The year was already a debacle for the Los Angeles Fire Department and Mayor Karen Bass, with multiple stumbles before and after the epic January blaze that obliterated Pacific Palisades, so it was hard to imagine that things could get worse in the closing days of 2025.
But they have.
A blistering Times investigation found that the Fire Department cleaned up its after-action report, downplaying missteps.
In other words, there was a blatant attempt to mislead the public.

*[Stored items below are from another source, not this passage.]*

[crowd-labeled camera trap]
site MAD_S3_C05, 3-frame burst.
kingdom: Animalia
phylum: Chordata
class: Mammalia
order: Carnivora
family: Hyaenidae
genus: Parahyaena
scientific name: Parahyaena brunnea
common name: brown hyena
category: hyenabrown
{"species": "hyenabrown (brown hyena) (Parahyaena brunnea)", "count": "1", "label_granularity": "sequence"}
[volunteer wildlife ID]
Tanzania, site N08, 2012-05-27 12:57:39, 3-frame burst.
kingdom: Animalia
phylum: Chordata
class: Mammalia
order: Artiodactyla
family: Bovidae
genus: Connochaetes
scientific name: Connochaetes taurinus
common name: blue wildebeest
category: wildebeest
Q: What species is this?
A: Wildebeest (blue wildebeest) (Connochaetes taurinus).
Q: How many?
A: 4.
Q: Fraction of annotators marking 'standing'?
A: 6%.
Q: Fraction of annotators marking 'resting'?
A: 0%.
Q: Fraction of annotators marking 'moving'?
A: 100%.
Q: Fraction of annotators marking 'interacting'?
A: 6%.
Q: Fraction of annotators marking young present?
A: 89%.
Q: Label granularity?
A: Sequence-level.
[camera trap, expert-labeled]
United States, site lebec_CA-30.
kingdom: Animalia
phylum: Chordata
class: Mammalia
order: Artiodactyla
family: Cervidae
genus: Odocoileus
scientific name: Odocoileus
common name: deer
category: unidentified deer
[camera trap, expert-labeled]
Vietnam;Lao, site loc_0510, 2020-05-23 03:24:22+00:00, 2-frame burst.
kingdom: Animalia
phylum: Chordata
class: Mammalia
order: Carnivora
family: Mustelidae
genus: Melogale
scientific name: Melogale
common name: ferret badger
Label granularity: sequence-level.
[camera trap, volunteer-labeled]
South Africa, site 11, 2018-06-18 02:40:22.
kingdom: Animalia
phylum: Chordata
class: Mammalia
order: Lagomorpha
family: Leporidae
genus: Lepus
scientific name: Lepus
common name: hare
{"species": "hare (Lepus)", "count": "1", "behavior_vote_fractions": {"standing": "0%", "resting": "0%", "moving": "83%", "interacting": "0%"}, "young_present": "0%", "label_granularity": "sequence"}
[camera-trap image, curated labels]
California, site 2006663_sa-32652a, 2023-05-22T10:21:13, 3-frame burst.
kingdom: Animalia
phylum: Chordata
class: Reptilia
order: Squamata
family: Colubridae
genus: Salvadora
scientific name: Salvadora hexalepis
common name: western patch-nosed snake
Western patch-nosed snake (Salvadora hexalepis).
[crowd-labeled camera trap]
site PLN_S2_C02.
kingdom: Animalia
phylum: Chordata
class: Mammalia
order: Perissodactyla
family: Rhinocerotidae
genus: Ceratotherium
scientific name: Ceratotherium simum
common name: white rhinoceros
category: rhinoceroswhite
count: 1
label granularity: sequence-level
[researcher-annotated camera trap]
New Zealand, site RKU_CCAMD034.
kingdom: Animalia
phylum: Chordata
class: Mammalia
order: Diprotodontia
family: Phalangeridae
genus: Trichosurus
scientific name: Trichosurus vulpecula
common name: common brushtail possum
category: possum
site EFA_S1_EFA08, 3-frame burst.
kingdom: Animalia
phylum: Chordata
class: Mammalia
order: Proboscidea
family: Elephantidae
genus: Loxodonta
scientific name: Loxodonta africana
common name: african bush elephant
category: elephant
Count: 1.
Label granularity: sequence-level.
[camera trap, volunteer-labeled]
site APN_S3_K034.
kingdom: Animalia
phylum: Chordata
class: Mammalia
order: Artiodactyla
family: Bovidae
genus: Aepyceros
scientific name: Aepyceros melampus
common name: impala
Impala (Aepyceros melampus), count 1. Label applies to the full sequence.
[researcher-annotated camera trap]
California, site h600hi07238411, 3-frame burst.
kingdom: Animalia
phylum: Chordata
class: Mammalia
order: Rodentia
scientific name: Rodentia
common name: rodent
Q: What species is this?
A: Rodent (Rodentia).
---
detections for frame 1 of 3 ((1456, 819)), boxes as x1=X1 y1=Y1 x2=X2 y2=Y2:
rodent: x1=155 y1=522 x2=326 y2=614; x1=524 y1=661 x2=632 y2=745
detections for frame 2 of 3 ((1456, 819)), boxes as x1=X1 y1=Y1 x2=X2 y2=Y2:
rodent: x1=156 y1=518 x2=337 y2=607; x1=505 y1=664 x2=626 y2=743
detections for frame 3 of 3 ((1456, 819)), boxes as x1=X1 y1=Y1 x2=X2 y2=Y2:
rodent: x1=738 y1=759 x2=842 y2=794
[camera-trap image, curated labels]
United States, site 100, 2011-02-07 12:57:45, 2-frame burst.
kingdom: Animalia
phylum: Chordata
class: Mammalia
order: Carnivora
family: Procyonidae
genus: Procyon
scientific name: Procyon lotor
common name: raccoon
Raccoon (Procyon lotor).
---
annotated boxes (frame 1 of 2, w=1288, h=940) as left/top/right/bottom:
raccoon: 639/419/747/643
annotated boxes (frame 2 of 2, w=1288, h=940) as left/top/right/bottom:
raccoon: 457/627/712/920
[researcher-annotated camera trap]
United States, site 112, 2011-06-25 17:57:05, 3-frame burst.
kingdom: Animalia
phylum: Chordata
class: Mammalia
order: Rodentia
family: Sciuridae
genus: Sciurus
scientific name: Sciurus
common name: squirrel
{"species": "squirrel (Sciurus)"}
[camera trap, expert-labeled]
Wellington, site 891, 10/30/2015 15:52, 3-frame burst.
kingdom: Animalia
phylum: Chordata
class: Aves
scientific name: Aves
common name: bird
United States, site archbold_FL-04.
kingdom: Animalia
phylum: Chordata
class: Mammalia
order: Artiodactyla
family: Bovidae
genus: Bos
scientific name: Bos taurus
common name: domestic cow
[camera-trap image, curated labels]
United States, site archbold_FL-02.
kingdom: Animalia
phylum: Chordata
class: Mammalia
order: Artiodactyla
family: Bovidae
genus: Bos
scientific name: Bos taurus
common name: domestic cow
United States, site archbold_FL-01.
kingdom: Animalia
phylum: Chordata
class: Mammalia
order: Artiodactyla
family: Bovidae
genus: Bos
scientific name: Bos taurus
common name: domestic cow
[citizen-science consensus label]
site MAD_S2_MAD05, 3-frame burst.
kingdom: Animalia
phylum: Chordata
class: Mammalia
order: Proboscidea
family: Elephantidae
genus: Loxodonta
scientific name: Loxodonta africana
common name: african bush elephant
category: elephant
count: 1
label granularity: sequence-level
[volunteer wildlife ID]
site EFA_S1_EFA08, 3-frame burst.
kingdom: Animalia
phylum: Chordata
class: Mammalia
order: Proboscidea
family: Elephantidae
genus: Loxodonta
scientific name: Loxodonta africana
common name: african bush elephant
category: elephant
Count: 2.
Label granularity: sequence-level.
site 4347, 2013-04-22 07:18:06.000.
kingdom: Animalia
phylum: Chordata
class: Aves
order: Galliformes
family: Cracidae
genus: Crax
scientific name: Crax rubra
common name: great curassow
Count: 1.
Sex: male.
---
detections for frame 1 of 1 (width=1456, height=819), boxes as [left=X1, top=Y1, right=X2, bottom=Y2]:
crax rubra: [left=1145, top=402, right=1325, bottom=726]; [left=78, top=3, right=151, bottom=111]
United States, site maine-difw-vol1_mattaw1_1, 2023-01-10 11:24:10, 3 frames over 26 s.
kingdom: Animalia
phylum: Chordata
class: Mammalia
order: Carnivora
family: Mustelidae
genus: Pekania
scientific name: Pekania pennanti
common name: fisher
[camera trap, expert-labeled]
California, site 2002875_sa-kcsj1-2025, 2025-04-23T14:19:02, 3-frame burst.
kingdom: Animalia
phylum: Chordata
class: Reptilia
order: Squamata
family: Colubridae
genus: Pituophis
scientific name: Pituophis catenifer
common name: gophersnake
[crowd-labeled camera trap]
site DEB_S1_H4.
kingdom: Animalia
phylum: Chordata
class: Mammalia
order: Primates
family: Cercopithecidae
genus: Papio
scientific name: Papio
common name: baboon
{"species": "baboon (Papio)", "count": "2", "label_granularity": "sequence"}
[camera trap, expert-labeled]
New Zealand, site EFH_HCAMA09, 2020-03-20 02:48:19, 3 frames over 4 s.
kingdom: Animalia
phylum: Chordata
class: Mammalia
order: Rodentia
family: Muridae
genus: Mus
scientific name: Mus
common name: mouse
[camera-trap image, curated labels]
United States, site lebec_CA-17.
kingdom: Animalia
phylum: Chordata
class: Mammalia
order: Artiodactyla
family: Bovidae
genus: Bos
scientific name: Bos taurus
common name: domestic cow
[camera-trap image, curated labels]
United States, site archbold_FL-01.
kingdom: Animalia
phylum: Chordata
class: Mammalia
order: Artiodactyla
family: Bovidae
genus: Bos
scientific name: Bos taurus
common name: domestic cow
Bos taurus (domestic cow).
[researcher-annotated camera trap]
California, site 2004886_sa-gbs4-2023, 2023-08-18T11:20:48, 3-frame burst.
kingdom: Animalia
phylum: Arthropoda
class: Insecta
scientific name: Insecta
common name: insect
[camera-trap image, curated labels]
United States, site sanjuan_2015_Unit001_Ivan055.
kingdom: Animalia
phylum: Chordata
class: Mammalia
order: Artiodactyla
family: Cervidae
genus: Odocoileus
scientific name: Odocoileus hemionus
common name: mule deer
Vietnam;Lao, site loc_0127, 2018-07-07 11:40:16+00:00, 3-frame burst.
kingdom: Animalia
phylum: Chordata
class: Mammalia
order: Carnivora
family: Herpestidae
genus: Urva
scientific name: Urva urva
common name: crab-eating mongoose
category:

And Bass representatives said they requested that her comments in the final minutes of a video interview — in which she admitted that “both sides botched it” in the Eaton and Palisades fires — be edited out because she thought the interview had ended.
Please.
Together, these developments will echo through the coming mayoral election, in which Bass will be called out repeatedly over one of the greatest disasters in L.A. history. We’re a long way from knowing whether she can survive and win a second term, but Austin Beutner and any other legitimate contenders are being handed gifts that will keep on giving.
In the case of the altered report, kudos to Times reporters Alene Tchekmedyian and Paul Pringle, who have been trying all year to keep the LAFD honest, which is no easy task.
In the latest bombshell dropped by the two reporters, they dug up seven drafts of the department’s self-analysis, or after-action report, and found that it had been altered multiple times to soften damning conclusions.
Language saying LAFD did not fully pre-deploy all crews and engines, despite the forecast of extreme conditions, was removed.
Language saying some crews waited more than an hour for their assignments during the fire was removed.
A section on “failures” became a section on “primary challenges.”
A reference to a violation of national guidelines on how to avoid firefighter injury and death was removed.
The central role of the earlier Lachman fire, allegedly started by an arsonist, was also sanitized. A reference to that unchecked brushfire, which later sparked the inferno, was deleted from one draft, then restored in the final version. But only in a brief reference.
Even before the smoke cleared on Jan. 7, I had one former LAFD official telling me he was certain the earlier fire had not been properly extinguished. Crews should have been sitting on it, but as The Times has reported, that didn’t happen.
What we now know with absolute clarity is that the LAFD cannot be trusted to honestly and thoroughly investigate itself. And yet after having fired one chief, Bass asked the current chief to do an investigation.
Sue Pascoe, who lost her home in the fire and is among the thousands who don’t yet know whether they can afford to rebuild because their insurance — if they had any — doesn’t cover the cost of new construction. Pascoe, editor of the local publication Circling the News, had this reaction to the latest expose:
“To kill 12 people, let almost 7,000 homes/businesses burn, and to destroy belongings, memorabilia and memories stored in the homes — someone needs to be held accountable.”
But who will that be?
Although the altered after-action report seems designed to have minimized blame for the LAFD, if not the mayor, the Bass administration said it wasn’t involved.
“We did not red-line, review every page or review every draft of the report,” a spokesperson told the Times. “We did not discuss the Lachman Fire because it was not part of the report.”
Genethia Hudley Hayes, president of the Board of Fire Commissioners, told The Times she noticed only small differences between the final report and an earlier report she had seen.
“I was completely OK with it,” she said, adding that the final report “did not in any way obfuscate anything.”
Well I’m not OK with it, and I suspect a lot of people who lost everything in the fire feel the same way. As I’ve said before, the conditions were horrific, and there’s little doubt that firefighters did their best. But the evidence is mounting that the department’s brass blew it, or, to borrow a phrase from Bass, “botched it.”
As The Times’ David Zahniser reported, Bass said her “botched” comment came in a casual context after the podcast had ended. She also said she has made similar comments about the emergency response on numerous occasions.
She has made some critical comments, and as I mentioned, she replaced the fire chief. But the preparation and response were indeed botched. So why did her office want that portion of the interview deleted?
Let’s not forget, while we’re on the subject of botching things, that Bass left the country in the days before the fire despite warnings of catastrophic conditions. And while there’s been some progress in the recovery, her claim that things are moving at “lightning speed” overlooks the fact that thousands of burned out properties haven’t seen a hammer or a hardhat.
On her watch, we’ve seen multiple misses.
On the blunderous hiring and quick departure of a rebuilding czar. On the bungled hiring of a management team whose role was not entirely clear. On a failed tax relief plan for fire victims. On the still-undelievered promise of some building fee waivers.
In one of the latest twists on the after-action report, Tchekmedyian and Pringle report that the LAFD author was upset about revisions made without his involvement.
What a mess, and the story is likely to smolder into the new year.
If only the Lachman fire had been as watered down as the after-action report.